Un placer tener aquí al mismisimo Faustino Palmero. He visto su primer video de cartomagia y me ha entusiasmado las cosas que se pueden llegar a realizar.

Molto grazie

----------


## Dogget

Simplemente.... *gracias maestro!!!!*

----------


## HeSS

Hola señor Faustino. Queria agradecerle lo que ha hecho por todos los amantes de la cartomagia. Por los principiantes y gente mas experta. Sus consejos me han sido de gran ayuda y me han dado fuerzas para seguir practicando la cartomagia. Quisiera hacerle una pregunta, y es que me gustaria saber con que edad empezo a interesarse por la baraja y sobre todo que criterio ha utilizado para crear nuevos juegos. Es dificil hoy en dia, con todos los efectos que hay descubrir uno nuevo, pero aun asi lo intento. Quisiera que me aconsejara en este aspecto. Un Cordial saludo y gracias de nuevo.

----------


## xwat0nx

Bueno quería darle las gracias a el señor Faustino gracias a el eh aprendido lo que se de la cartomagia (claro también leyendo un poco el libro de canuto) pero usted fue y es de gran ayuda para todos los que están comenzado como en mi caso muchas gracias. Un saludo desde Venezuela   :Wink:

----------


## palmer

Gracias estimados amigos por vuestras palabras.  Hess, yo empecé en la cartomagia mas o menos a los 22 años. En esos tiempos era muy dificil el tebner contactos con otros magos, pues el secreto era "demasiado guardado" y de libros no hablemos, habia poquisimos. Poco a poco y sin desmayar fuí practicando y buscando contactos. Han pasado desde entonces muchos años (tengo 74 años), y gracias a ello, mis conocimientos han ido aumentando. Dice un prioverbio "Que la inspiración viene con el conocimiento". Es verdad, yo en la actualidad invento un efecto y despues busco en mis "archivos interiores" como se ha de hacer. Y por ultimo busco a la vez la facilidad y la limpieza en el juego. Y eso es todo.  Amigos, repito, muchas gracias por vuestras palabras   FPalmero

----------


## HeSS

Gracias a usted por responder a nuestras dudas. Conoce alguna forma de comunicarse con Rene Lavand? Quisiera agradecerle tambien el haber cedido a ayudarnos a los que aprendemos con sus consejos y tecnicas. El ha sido mi otro modelo a seguir en este mundo en el que todavia soy novato. Un Cordial Saludo!

Entradas guardadas de una colección
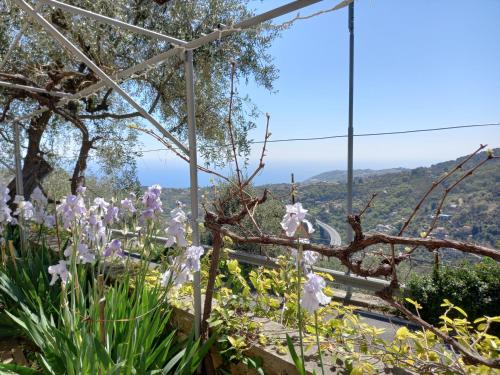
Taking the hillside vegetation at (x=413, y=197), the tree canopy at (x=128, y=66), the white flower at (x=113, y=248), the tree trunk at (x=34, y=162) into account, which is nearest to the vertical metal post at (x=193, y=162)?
the white flower at (x=113, y=248)

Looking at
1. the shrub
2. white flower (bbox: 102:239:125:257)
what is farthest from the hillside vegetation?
white flower (bbox: 102:239:125:257)

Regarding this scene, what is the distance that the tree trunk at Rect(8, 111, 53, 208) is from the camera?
14.6 ft

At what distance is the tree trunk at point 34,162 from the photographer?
446 centimetres

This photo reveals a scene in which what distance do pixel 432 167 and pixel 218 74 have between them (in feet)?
8.45

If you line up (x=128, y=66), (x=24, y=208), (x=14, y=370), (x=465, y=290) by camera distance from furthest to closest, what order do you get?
1. (x=465, y=290)
2. (x=128, y=66)
3. (x=24, y=208)
4. (x=14, y=370)

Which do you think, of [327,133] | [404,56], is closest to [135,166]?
[327,133]

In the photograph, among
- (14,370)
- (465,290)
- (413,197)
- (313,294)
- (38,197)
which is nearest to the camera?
(313,294)

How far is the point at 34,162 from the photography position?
451 centimetres

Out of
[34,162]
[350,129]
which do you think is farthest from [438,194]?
[34,162]

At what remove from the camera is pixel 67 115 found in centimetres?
302

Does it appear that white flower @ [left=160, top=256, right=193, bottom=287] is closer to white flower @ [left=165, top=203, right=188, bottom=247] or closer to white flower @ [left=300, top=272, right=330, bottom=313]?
white flower @ [left=165, top=203, right=188, bottom=247]

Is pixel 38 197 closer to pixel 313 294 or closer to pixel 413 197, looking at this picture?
pixel 313 294

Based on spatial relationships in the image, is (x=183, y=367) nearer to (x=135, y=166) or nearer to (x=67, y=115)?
(x=67, y=115)

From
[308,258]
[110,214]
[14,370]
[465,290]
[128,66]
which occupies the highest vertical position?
[128,66]
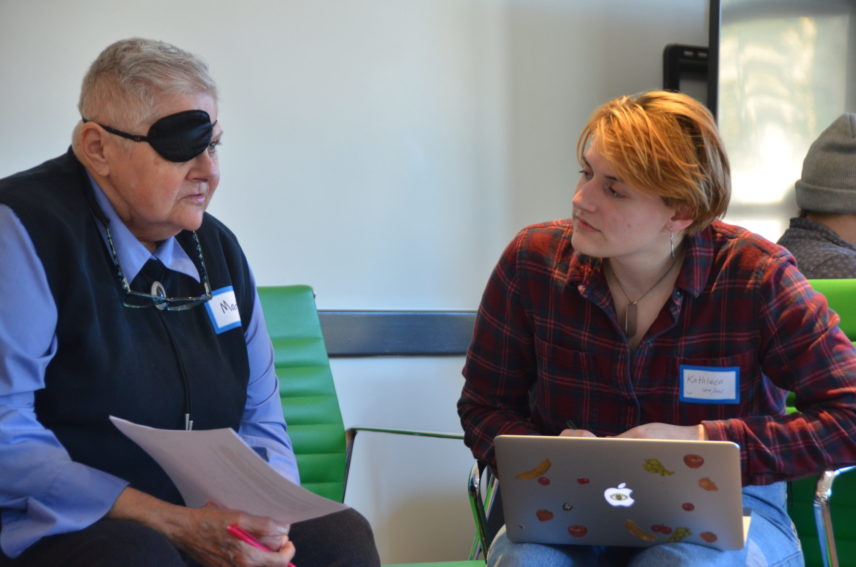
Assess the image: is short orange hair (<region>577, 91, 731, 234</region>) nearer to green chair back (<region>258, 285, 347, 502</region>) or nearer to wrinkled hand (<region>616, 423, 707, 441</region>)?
wrinkled hand (<region>616, 423, 707, 441</region>)

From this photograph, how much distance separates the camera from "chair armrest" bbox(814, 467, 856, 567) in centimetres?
206

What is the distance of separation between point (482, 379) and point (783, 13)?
2.02 m

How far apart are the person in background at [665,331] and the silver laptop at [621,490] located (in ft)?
0.25

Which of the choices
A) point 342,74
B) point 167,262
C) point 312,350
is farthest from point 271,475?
point 342,74

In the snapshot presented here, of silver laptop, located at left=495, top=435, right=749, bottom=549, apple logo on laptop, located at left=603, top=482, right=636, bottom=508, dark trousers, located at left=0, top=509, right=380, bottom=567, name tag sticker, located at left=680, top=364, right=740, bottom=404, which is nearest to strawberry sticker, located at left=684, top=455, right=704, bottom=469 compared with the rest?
silver laptop, located at left=495, top=435, right=749, bottom=549

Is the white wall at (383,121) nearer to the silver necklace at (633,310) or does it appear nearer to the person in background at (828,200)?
the person in background at (828,200)

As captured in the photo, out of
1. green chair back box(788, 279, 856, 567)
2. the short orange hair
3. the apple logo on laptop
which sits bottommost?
green chair back box(788, 279, 856, 567)

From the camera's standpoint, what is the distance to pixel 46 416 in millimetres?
1632

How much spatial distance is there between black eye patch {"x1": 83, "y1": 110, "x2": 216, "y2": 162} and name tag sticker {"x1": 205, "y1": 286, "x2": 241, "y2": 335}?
27cm

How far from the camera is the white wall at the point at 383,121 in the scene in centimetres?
278

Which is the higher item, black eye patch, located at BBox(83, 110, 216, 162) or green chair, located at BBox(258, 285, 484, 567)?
black eye patch, located at BBox(83, 110, 216, 162)

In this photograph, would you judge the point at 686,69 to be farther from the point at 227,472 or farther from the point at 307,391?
the point at 227,472

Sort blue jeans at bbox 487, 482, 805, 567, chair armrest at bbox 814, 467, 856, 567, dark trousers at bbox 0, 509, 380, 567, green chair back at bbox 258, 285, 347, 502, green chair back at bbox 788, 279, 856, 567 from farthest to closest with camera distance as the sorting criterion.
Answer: green chair back at bbox 258, 285, 347, 502 < green chair back at bbox 788, 279, 856, 567 < chair armrest at bbox 814, 467, 856, 567 < blue jeans at bbox 487, 482, 805, 567 < dark trousers at bbox 0, 509, 380, 567

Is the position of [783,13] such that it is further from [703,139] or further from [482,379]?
[482,379]
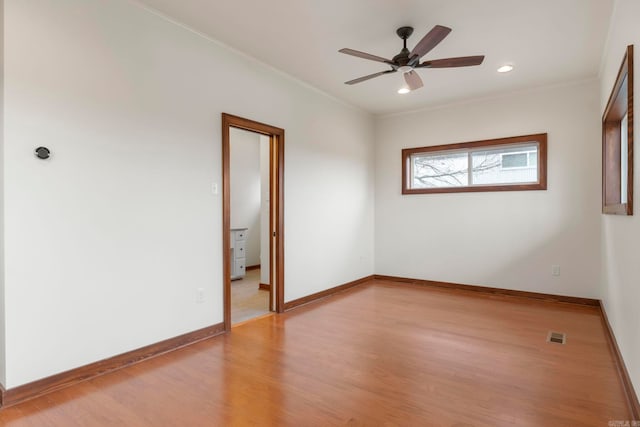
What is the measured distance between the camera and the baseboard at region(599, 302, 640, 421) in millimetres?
1929

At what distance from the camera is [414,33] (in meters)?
3.04

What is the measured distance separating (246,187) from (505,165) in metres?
4.69

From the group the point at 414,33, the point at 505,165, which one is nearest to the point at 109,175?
the point at 414,33

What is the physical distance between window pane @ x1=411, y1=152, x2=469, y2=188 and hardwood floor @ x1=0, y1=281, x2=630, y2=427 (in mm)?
2259

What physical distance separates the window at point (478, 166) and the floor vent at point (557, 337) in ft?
6.55

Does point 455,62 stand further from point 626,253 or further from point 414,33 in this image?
point 626,253

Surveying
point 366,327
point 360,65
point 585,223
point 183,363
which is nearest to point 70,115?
point 183,363

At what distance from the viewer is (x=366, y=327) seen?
3.47 meters

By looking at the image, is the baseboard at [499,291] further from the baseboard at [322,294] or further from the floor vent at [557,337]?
the floor vent at [557,337]

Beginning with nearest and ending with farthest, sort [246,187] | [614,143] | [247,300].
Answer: [614,143], [247,300], [246,187]

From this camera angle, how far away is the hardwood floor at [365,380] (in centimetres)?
196

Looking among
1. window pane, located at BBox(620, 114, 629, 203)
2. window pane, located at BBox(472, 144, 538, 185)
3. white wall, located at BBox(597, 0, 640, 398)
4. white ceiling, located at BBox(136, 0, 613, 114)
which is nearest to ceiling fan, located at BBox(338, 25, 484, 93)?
white ceiling, located at BBox(136, 0, 613, 114)

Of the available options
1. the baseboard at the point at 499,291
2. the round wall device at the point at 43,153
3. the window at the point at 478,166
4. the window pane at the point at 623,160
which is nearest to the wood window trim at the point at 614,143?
the window pane at the point at 623,160

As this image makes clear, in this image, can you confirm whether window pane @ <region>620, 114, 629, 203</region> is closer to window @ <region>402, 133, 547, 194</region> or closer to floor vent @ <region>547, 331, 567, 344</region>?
window @ <region>402, 133, 547, 194</region>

> [Retos]:
A. Resume en forma de lista el párrafo del hilo sobre cartomagia que empieza con "Gracias estimados amigos por vuestras palabras", conservando sus datos principales.
B. Según el hilo sobre cartomagia, ¿a qué edad empezó Faustino Palmero en la cartomagia?

> [Respuestas por tarea]:
A.
- Empezó en la cartomagia a los 22 años, más o menos.
- Entonces era muy difícil contactar con otros magos, porque el secreto se guardaba demasiado, y había poquísimos libros.
- Practicó poco a poco, sin desmayar, y fue buscando contactos.
- Han pasado muchos años desde entonces. Tiene 74 años y sus conocimientos han ido aumentando.
- Cita un proverbio: "Que la inspiración viene con el conocimiento".
- Hoy inventa primero un efecto y luego busca en sus "archivos interiores" cómo hacerlo.
- Por último busca a la vez la facilidad y la limpieza en el juego.

B. Empezó más o menos a los 22 años.